An apparent slowdown in hiring across the IT sector indicates caution. There is a fair amount of anecdotal evidence and data pertaining to this slowdown, and it reflects concern that a growth recession across the global economy is going to affect demand for IT services, at least through the next several quarters. At fresher level, various engineering colleges are reporting that large IT firms such as Infosys and Wipro have not arrived this year for campus interviews. Entry-level placements are, therefore, likely to be down this academic year, and given that freshers require months of training after induction, it may be assumed that large IT services outfits are projecting a slowdown that lasts an appreciable period.
Info Edge, the parent of jobs portal Naukri.com, has called out weakness, specifically across the IT sector, in its management guidance, alongside the reported December-quarter results. Since Naukri is the largest jobs portal in India, and 36 per cent of its volumes is contributed by IT hiring, this indicates significant weakness. Indeed, TCS reduced headcount in Q3, for the first time in many quarters. Infosys’ net addition was only 1,600 employees during the same quarter. Moreover, the Naukri guidance indicates that the reluctance to hire is not merely at entry level. It features a large component of experienced mid-level and senior people. Other anecdotal examples also indicate the number of IT personnel seeking a change in employment may exceed the number of jobs available. There are other reasons that point in this direction. There are far fewer start-ups launching now, which removes one major source of employment for IT personnel.

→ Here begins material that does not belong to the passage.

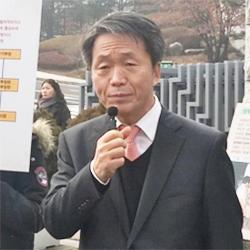 서울 대검찰청 앞에 선 김용원 변호사. [연합뉴스]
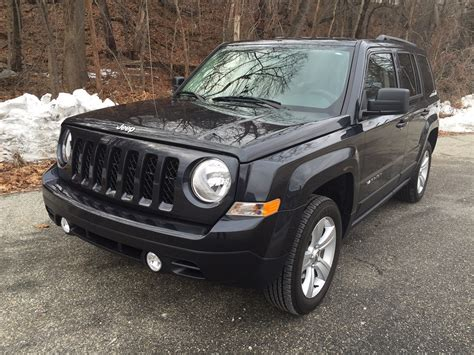 patriot jeep 2014 review 2014 jeep patriot is classic jeep styling at a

There have been massive layoffs across digital giants such as Facebook, Twitter, and Google, releasing many thousands of experienced personnel, all of whom may not have found alternative employment. There are far fewer “gig” listings on sites that match IT freelancers with contractual work, and major companies are not complaining about the scourge of moonlighting anymore. Taking all these indicators together, it seems likely that the global IT industry is looking at a period of lower activity. This is also visible in guidance from the IT majors after their recent results, when they flagged slowdowns across various verticals. Most companies seem to have hit pause on discretionary IT spending, which means that the projects being commissioned are those that have an immediate positive impact on earnings, or help to reduce expenses. Digitisation efforts continue, for example, as do movements to the cloud, and cyber-security continues to see strong demand.

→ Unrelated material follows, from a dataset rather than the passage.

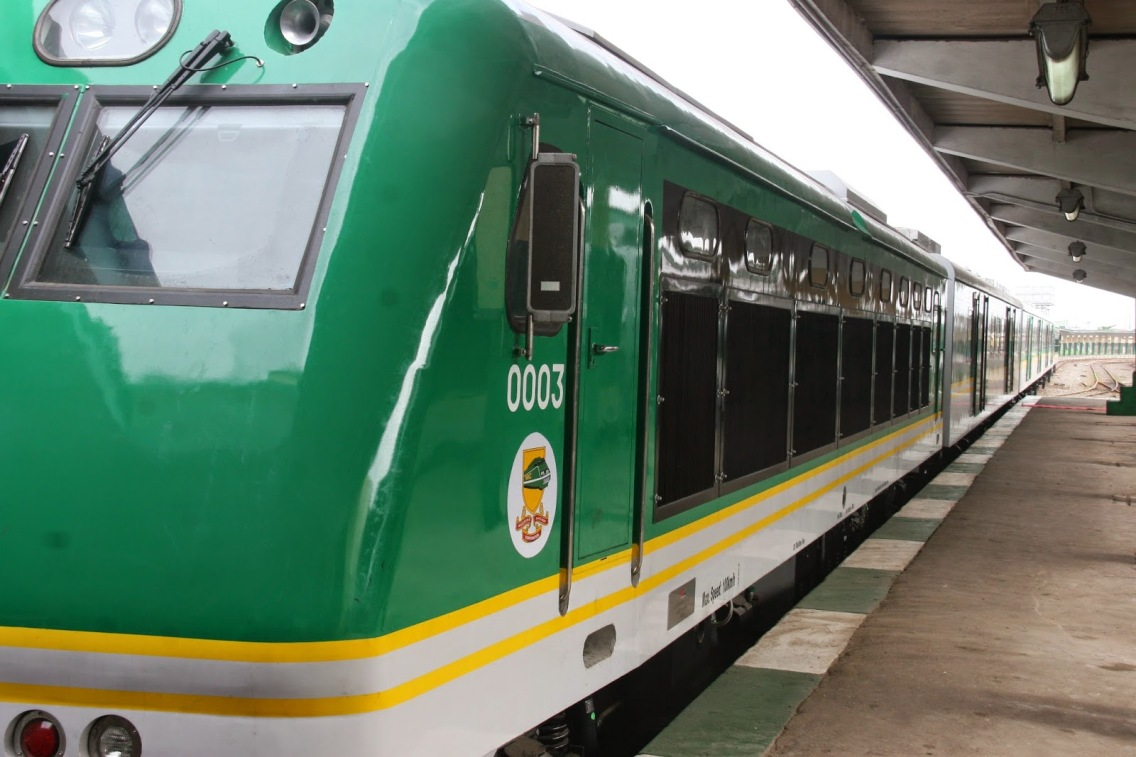 FG shuts down all passenger train services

Since activity in the IT industry correlates very strongly to economic activity in general, this is a signal of a likely slowdown. Most of the revenue of the Indian IT industry comes from North America, with Europe being the second-largest contributor in terms of regions. But all economic regions are affected. Macro trends indicate that western Europe, for example, is still reeling from the impact of the Ukraine War, while the UK is struggling to cope with the fallout from Brexit. Japan is suffering from inflation as is the US. China is emerging from a long period of lockdown. Unless the IT industry as a whole has misread short- and medium-term demand, the employment patterns do indicate things could get worse before they get better. In terms of macroeconomic impact, lower services export earnings can put pressure on India’s external accounts.